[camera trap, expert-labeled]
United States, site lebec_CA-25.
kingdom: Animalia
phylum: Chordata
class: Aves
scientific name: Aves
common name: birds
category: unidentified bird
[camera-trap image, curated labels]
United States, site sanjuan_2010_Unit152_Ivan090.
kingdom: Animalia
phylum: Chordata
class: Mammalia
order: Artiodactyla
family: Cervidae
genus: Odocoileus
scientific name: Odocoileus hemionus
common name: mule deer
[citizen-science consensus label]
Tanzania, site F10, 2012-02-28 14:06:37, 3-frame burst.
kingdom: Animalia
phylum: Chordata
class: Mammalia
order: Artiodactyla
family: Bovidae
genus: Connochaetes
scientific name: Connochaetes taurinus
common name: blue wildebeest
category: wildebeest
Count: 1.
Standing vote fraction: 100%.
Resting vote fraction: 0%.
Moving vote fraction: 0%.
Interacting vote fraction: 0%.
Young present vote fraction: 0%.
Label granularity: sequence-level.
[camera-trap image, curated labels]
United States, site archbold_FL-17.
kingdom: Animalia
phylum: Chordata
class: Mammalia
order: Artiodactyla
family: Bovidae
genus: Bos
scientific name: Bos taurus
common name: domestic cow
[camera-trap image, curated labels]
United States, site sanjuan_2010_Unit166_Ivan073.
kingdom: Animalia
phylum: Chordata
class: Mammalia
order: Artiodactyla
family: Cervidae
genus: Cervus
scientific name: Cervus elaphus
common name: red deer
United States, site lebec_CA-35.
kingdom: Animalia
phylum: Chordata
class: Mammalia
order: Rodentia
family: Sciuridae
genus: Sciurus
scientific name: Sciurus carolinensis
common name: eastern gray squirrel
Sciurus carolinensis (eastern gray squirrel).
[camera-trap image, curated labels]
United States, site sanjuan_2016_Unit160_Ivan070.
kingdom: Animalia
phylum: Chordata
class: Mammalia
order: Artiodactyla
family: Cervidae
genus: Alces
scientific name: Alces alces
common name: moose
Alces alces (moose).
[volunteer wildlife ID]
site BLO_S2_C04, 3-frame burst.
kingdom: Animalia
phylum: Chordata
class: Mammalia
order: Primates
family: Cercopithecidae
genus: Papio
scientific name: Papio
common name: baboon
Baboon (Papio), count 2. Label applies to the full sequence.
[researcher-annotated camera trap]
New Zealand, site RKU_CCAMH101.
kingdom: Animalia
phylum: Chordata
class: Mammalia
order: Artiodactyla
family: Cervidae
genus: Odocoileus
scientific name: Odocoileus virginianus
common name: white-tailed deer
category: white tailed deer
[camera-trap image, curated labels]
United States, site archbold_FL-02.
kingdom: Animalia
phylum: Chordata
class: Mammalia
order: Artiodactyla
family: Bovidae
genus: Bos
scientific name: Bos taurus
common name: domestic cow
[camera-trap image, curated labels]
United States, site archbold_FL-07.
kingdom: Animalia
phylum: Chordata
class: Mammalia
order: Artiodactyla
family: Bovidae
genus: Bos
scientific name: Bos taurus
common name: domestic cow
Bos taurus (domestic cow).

■ ■ ■ ■ ■ ■ ■

**Your goal**
Copy out every line of the material above that mentions the word "frame".

**Written answer**
Tanzania, site F10, 2012-02-28 14:06:37, 3-frame burst.
site BLO_S2_C04, 3-frame burst.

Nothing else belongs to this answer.